The Danish pig industry is of particular interest due to its considerable spatial/territorial footprint, its outside contribution to Danish GHG emissions, and its negative impact on biodiversity. As a result, an enhanced understanding of this sector’s conditions, and its potential for transformation, is critical if

Denmark is to meet its planned climate and environmental goals for 2030 and 2050.

The research responds to an awareness that prevailing responses to complex climatic and biodiversity crises are hindered by a number of factors: the fragmentation of, and non-communication between, sectoral and disciplinary forms of knowledge; the dominance of abstract quantitative approaches to this endeavor, resulting in a limited palette of data visualization formats to communicate the crises; and the limited representation of actor networks, spatial and material registers to interpret existing conditions and evaluate implications of future decisions.

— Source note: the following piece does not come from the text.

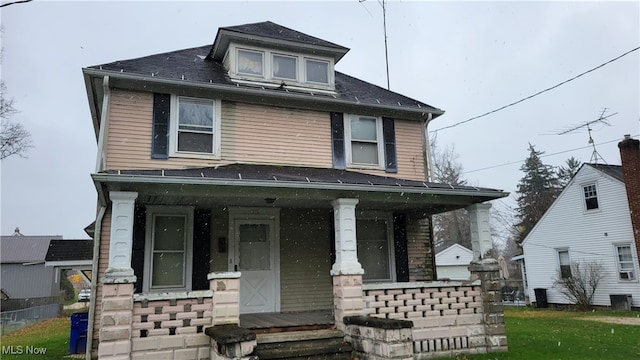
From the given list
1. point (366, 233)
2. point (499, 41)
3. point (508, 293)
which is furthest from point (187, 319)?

The project explores a connected ecosystem of different forms of data visualization that communicate the complex conditions, dynamics and controversies of spatial/territorial production, across sectoral and disciplinary knowledge, to a non-expert audience (from planners, bureaucrats, politicians and interested publics) in narrative form. 

This is investigated as a potential future platform of common understanding for developing future scenarios. The work is conducted through the bridging and linking between the logics and representational formats of actor-network diagram/controversy mapping and other mapping formats ranging from spatial/territorial maps, statistics, graphs, diagrams and infographics. In these terms, the works attempts to move beyond interpreting territories and spaces as static objects, but rather as an entangled networks of human and non-human actors.